Team USA is doing a bit of boasting about the number of athletes they sent to this year’s Winter Olympics. Two hundred and forty-four athletes to compete in fifteen sports is definitely something worth bragging about—after all, Team USA takes the prize for the greatest number of athletes at the Games. But that’s not all they’re excited about—this year, Team USA consisted of more African-American, Asian-American, and openly gay athletes than ever before. Although the numbers are still relatively small (ten African-American, eleven Asian-American, and two openly gay athletes), the United States Olympic Committee (USOC) is committed to increasing those numbers and building a team that “looks like America.” What does that mean exactly? It means that America is a place where people from all backgrounds and ethnicities live, and Team USA should be a reflection of that. Chloe Kim, gold medal winner of the women’s snowboard halfpipe, is the daughter of immigrant parents, as is figure skater Mirai Nagasu. Maame Biney, the youngest speed skater on Team USA, was born in Ghana but raised in Washington DC.

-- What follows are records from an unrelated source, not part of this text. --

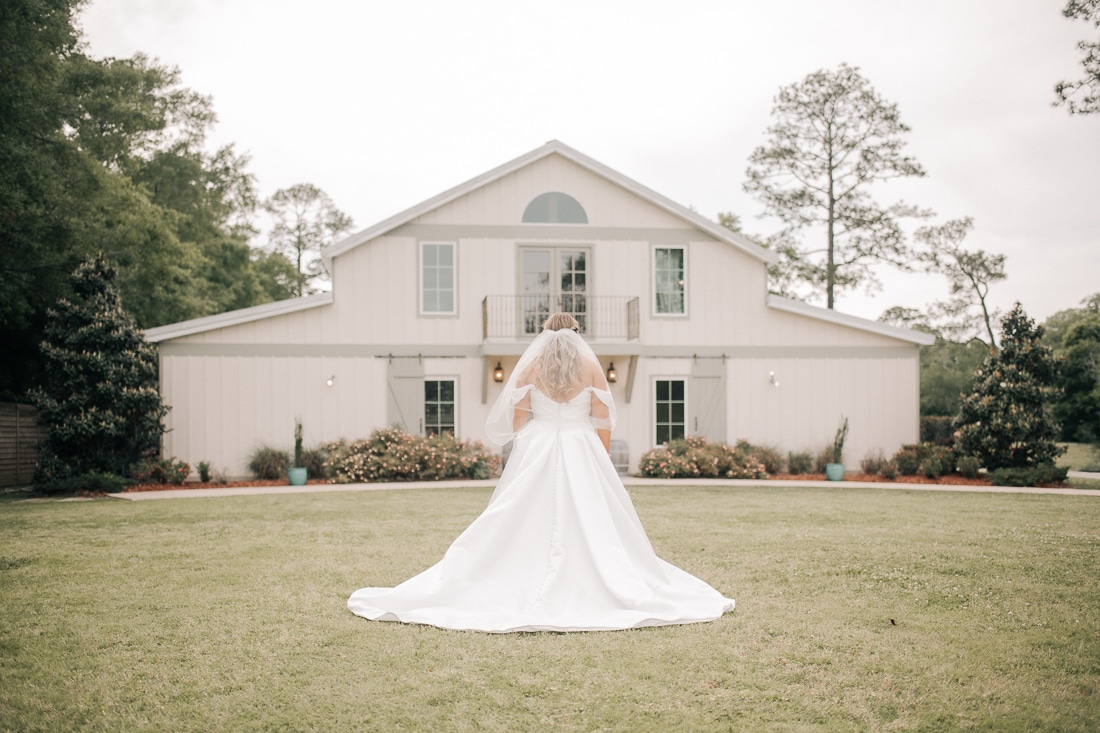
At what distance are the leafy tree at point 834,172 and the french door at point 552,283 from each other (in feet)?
36.2

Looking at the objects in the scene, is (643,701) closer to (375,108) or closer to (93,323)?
(93,323)

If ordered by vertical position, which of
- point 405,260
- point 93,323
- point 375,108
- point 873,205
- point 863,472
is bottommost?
point 863,472

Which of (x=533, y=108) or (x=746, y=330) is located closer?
(x=746, y=330)

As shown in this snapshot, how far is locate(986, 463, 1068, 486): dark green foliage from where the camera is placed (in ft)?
47.5

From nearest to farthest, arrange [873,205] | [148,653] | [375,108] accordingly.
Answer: [148,653] → [375,108] → [873,205]

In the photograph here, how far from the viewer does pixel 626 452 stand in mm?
17156

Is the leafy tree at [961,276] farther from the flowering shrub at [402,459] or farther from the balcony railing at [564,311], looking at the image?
the flowering shrub at [402,459]

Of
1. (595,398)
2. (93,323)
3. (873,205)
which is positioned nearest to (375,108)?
(93,323)

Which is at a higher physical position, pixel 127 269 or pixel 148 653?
pixel 127 269

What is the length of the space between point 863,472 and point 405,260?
34.8 ft

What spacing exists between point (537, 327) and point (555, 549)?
1243 centimetres

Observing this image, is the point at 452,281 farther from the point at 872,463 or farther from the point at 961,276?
the point at 961,276

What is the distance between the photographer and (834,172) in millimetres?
25469

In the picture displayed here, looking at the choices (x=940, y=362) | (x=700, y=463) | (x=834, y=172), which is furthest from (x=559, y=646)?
(x=940, y=362)
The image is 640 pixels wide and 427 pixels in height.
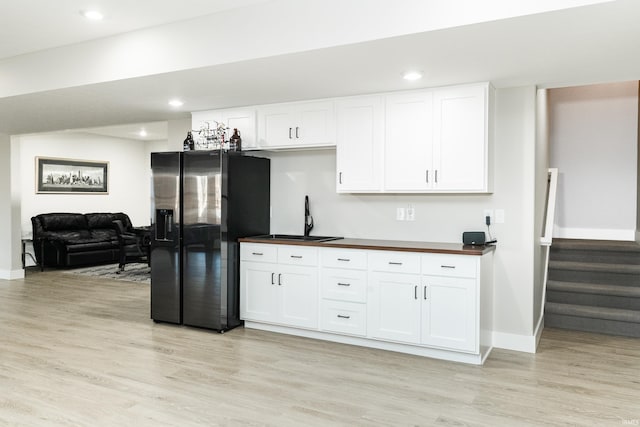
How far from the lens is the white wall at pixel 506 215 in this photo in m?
4.02

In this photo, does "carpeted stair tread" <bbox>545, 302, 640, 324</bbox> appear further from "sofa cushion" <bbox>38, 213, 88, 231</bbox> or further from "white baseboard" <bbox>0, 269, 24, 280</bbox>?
"sofa cushion" <bbox>38, 213, 88, 231</bbox>

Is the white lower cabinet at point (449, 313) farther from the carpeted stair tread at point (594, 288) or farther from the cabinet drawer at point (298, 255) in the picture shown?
the carpeted stair tread at point (594, 288)

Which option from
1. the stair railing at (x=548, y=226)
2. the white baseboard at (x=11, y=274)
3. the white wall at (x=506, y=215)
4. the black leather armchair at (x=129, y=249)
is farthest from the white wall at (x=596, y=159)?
the white baseboard at (x=11, y=274)

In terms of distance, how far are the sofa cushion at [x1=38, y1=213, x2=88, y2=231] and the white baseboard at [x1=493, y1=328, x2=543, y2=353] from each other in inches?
303

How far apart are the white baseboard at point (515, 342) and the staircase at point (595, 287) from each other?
0.73 metres

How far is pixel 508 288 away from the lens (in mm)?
4109

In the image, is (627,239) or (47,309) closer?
(47,309)

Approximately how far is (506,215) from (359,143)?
55.3 inches

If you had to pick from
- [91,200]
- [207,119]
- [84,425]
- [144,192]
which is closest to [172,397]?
[84,425]

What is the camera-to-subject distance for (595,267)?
5.07m

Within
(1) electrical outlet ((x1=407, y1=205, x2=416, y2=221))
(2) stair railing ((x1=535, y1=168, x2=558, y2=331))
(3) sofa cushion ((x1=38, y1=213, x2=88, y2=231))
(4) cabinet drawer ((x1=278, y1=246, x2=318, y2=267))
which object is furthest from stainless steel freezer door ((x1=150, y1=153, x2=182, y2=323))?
(3) sofa cushion ((x1=38, y1=213, x2=88, y2=231))

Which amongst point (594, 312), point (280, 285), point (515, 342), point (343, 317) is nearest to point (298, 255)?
point (280, 285)

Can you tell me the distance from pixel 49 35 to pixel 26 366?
261 cm

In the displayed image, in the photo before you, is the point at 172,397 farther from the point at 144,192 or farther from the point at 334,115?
the point at 144,192
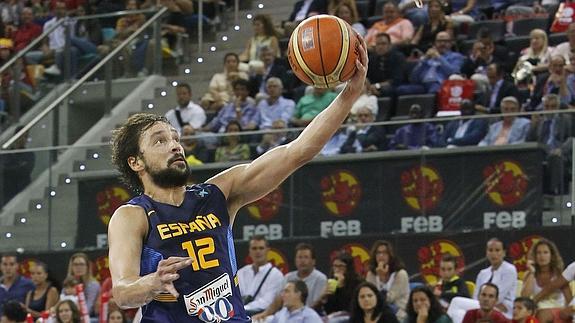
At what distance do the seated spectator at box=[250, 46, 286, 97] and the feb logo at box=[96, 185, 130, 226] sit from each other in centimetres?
283

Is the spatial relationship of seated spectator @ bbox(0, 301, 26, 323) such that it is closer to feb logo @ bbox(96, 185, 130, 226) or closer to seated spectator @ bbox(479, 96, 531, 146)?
feb logo @ bbox(96, 185, 130, 226)

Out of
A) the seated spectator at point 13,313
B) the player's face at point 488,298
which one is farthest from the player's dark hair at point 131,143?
the seated spectator at point 13,313

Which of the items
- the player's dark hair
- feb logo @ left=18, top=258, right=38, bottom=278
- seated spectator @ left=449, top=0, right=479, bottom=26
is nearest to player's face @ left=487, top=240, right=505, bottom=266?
seated spectator @ left=449, top=0, right=479, bottom=26

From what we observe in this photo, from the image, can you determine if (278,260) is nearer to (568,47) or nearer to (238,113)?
(238,113)

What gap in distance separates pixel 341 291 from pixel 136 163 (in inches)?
304

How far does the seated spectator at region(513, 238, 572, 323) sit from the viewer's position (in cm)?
1408

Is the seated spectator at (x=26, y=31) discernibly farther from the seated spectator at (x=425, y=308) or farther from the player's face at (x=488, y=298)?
the player's face at (x=488, y=298)

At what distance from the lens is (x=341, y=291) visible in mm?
15227

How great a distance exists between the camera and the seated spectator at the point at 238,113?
18938 mm

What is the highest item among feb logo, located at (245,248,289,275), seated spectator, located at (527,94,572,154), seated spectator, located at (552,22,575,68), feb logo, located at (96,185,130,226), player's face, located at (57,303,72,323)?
seated spectator, located at (552,22,575,68)

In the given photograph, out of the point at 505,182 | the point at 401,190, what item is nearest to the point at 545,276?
the point at 505,182

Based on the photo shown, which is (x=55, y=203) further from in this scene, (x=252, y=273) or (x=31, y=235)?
(x=252, y=273)

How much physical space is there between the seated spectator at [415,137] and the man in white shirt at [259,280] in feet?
6.36

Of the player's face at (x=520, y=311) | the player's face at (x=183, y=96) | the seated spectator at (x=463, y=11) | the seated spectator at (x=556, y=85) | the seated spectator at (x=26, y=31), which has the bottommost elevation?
the player's face at (x=520, y=311)
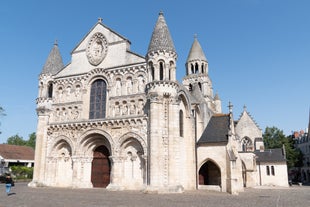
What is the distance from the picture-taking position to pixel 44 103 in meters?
28.3

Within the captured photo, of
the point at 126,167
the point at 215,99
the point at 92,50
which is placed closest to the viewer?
the point at 126,167

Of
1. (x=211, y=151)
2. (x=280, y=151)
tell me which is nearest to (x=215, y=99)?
(x=280, y=151)

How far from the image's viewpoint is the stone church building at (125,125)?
22.3 meters

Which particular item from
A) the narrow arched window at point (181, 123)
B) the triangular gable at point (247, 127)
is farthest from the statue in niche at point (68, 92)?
the triangular gable at point (247, 127)

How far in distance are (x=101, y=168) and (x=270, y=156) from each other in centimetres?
2741

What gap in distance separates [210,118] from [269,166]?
1615 centimetres

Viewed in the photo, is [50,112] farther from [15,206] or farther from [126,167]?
[15,206]

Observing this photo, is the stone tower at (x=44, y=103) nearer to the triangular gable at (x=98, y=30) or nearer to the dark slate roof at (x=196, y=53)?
the triangular gable at (x=98, y=30)

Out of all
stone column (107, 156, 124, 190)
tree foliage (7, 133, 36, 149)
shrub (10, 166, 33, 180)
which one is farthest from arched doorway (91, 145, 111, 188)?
tree foliage (7, 133, 36, 149)

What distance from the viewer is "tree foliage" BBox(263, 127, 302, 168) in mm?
52650

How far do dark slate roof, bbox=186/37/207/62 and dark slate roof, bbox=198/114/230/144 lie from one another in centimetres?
2217

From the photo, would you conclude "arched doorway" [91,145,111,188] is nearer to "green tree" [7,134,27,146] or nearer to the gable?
the gable

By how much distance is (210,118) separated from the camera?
3045cm

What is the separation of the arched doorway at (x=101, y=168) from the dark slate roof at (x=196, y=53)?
29198 millimetres
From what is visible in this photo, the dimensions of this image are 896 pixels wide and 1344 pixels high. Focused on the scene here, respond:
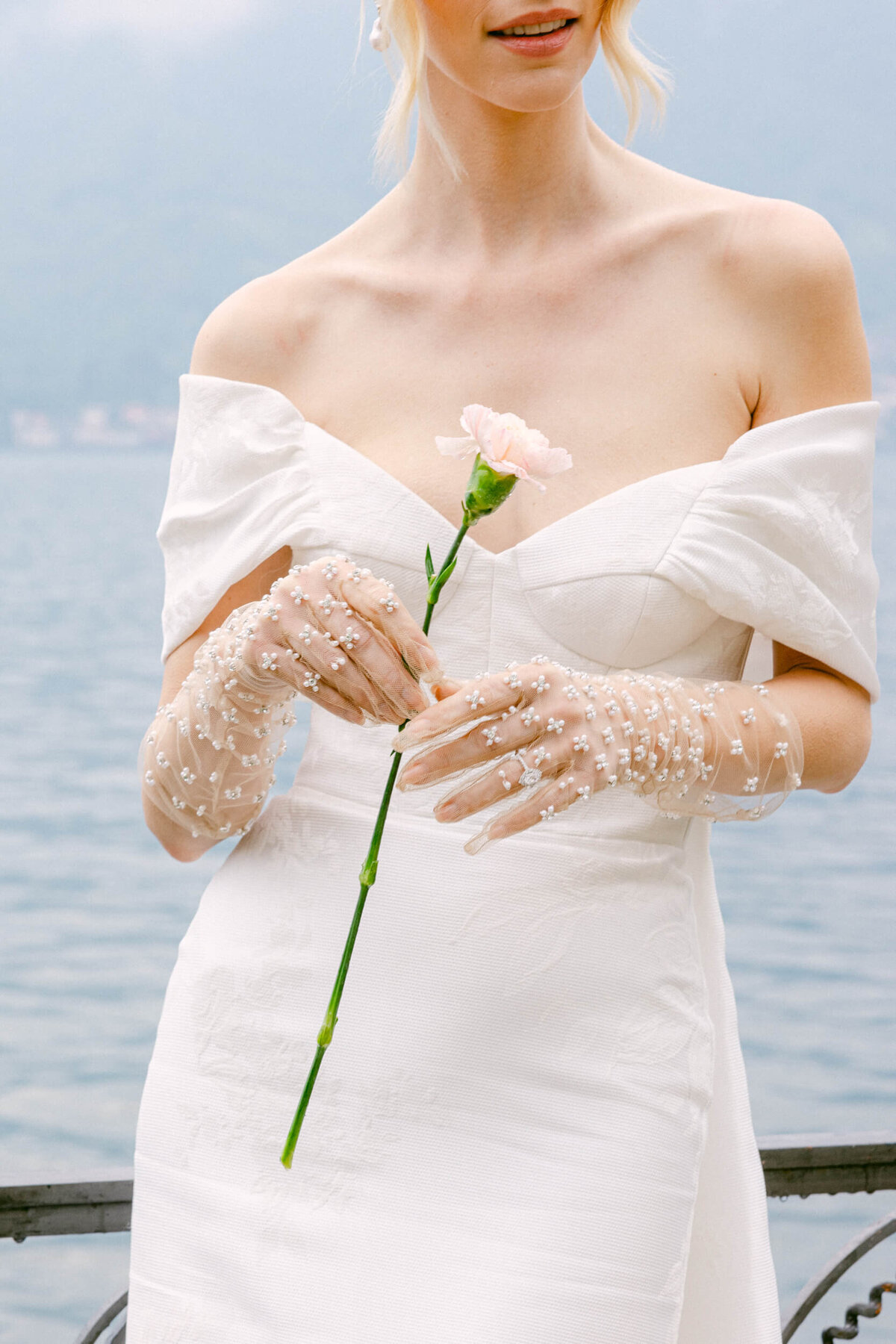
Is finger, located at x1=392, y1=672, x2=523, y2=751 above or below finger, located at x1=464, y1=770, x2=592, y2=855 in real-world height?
above

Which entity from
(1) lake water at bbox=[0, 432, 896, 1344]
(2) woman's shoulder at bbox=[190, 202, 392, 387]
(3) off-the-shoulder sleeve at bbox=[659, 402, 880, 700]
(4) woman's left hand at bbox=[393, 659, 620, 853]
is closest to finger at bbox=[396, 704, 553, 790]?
(4) woman's left hand at bbox=[393, 659, 620, 853]

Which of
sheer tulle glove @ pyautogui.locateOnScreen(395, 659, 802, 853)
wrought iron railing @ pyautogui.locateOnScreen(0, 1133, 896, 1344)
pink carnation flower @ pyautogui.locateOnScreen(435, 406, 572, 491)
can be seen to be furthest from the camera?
wrought iron railing @ pyautogui.locateOnScreen(0, 1133, 896, 1344)

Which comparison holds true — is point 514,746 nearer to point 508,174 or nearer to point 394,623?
point 394,623

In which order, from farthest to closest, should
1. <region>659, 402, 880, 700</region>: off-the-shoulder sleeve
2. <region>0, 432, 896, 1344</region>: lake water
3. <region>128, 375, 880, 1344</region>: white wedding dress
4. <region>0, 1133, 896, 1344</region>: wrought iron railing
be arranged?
<region>0, 432, 896, 1344</region>: lake water → <region>0, 1133, 896, 1344</region>: wrought iron railing → <region>659, 402, 880, 700</region>: off-the-shoulder sleeve → <region>128, 375, 880, 1344</region>: white wedding dress

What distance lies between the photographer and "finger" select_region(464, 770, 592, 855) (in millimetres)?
1036

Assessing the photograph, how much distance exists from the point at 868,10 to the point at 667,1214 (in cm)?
3610

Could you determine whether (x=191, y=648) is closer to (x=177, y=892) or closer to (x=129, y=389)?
(x=177, y=892)

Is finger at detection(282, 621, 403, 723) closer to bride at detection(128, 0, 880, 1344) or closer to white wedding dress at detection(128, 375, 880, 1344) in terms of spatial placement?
bride at detection(128, 0, 880, 1344)

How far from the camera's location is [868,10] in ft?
107

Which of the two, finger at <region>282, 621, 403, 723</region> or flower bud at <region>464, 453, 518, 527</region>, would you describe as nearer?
flower bud at <region>464, 453, 518, 527</region>

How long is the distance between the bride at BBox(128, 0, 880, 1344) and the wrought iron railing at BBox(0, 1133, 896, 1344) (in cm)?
24

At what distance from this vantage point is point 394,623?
1037mm

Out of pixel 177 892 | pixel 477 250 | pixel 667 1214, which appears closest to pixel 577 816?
pixel 667 1214

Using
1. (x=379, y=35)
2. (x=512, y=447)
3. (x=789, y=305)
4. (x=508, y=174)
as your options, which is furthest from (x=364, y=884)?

So what is the USOC doing to achieve this goal of building a Team USA that’s as diverse as its country? They’re introducing all kinds of sports to kids at a younger age across the country—not just in specific areas where, for example, winter sports might be more readily available and accessible. They’re supporting organizations that are helping young athletes realize their dreams, even when the cost of sports might sometimes get in the way. It’s going to be a slow process, but it’s a goal worth achieving. We’d like to see more Chloe Kims, Adam Rippons, and Maame Bineys in the future, wouldn’t you?
If you had the chance to offer the USOC suggestions on how to build a more diverse team, what would you suggest?